Terjadinya tindakan adikodrati seperti ini bukanlah pengecualian dalam hukum kausalitas. Juga tidak bertentangan dengan akal melainkan hanyalah sebuah proses natural. Karena itu, tidak ada halangan kita menerima makna yang tersurat dari kata maskh dalam ayat ini dan sebagian ayat lainnya. Kebanyakan ahli tafsir juga menerima makna maskh ini.
Namun sebagian ahli tafsir berpandangan bahwa maskh bermakna maskh secara intrinsik dan perubahan sifat moral. Artinya bahwa sifat-sifat laksana kera atau babi terdapat dalam diri manusia sehingga muncul sifat pembangkang dan pemberontak, taklid buta dan menaruh perhatian lebih pada syahwat dan perut (rakus) yang merupakan salah satu sifat nyata dari kedua hewan ini.[10] 
 

[1] Thabarsi, Fadhl bin Hasan, Majma’ al-Bayān fi Tafsir al-Qur’ān, Pendahuluan oleh Balaghi Muhammad Jawad, jil. 4, hal. 756, Tehran, Nasir Khusruw, Cetakan Ketiga, 1372 S.
[2] Ibid, hal. 759.
[3] Mustafawi, Hasan, Tafsir Rausyan, jil. 9, hal. 196, Tehran, Markaz Nasyr Kitab, Cetakan Pertama, 1380 S.

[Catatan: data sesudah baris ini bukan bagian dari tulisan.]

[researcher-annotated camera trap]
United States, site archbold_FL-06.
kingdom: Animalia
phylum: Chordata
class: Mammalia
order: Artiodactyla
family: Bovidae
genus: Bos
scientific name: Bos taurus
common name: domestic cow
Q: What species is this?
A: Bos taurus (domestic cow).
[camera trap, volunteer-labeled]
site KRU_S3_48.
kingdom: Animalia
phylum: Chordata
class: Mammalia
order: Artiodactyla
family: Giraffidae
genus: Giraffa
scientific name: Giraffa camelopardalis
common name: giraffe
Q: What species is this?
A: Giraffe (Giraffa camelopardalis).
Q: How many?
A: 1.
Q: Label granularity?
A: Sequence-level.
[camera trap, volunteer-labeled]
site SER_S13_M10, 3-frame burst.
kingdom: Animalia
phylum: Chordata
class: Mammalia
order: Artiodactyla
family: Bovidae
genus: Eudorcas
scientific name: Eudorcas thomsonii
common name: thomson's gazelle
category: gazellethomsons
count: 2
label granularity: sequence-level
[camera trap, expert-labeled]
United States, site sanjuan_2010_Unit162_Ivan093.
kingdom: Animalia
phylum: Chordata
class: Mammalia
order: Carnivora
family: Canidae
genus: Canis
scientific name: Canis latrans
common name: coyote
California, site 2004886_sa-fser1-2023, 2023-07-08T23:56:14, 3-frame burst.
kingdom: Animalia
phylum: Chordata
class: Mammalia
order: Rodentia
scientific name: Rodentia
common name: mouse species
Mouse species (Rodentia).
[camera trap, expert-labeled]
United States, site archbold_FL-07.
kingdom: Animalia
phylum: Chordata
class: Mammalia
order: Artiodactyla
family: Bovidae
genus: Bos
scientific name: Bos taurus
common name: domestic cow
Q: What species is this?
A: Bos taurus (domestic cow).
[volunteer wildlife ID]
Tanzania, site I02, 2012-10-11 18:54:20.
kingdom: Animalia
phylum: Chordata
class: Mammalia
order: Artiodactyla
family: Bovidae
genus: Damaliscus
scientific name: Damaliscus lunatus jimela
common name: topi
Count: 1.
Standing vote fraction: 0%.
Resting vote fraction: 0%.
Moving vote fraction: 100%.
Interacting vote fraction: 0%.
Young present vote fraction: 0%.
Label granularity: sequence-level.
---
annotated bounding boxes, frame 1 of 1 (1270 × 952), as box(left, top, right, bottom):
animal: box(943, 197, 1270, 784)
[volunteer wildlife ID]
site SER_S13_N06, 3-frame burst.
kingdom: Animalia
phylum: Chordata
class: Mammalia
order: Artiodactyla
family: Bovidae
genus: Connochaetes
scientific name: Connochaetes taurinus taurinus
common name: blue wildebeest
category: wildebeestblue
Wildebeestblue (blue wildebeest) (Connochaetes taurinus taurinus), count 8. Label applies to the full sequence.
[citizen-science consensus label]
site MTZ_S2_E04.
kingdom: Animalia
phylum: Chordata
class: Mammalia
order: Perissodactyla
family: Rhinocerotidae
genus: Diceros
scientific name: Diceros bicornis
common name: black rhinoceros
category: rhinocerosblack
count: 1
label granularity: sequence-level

[4] Qarasyi, Sayid Ali Akbar, Tafsir Ahsan al-Hadits, jil. 4, hal. 30, Tehran, Bunyad Bi’tsat, Cetakan Ketiga, 1377 S.
[5] Tafsir Rausyan, jil. 9, hal. 198.
[6] Thabathabai, Sayid Muhammad Husain, al-Mizān fi Tafsir al-Qur’ān, jil. 8, hal. 295-296, Qum, Daftar Intisyarat Islami, Cetakan Kelima, 1417 H.
[7] Ja’fari, Ya’qub, Kautsar, jil. 4, hal. 255, Tanpa Tahun, Tanpa Nama Penerbit.
[8] Tafsir Rausyan, jil. 9, hal. 199-200.
[9] Syaikh Shaduq, Man Lā Yahdhuruhu al-Faqih, Riset dan edit oleh Ali Akbar Ghaffari, jil. 3, hal. 337, Qum, Daftar Intisyarat Islami, Cetakna Kedua, 1413 H.
[10] Silahkan lihat, Makarim Syirazi, Nasir, Tafsir Nemuneh, jil. 6, hal. 425-426, Tehran, Dar al-Kutub al-Islamiyah, Cetakan Pertama, 1374 S.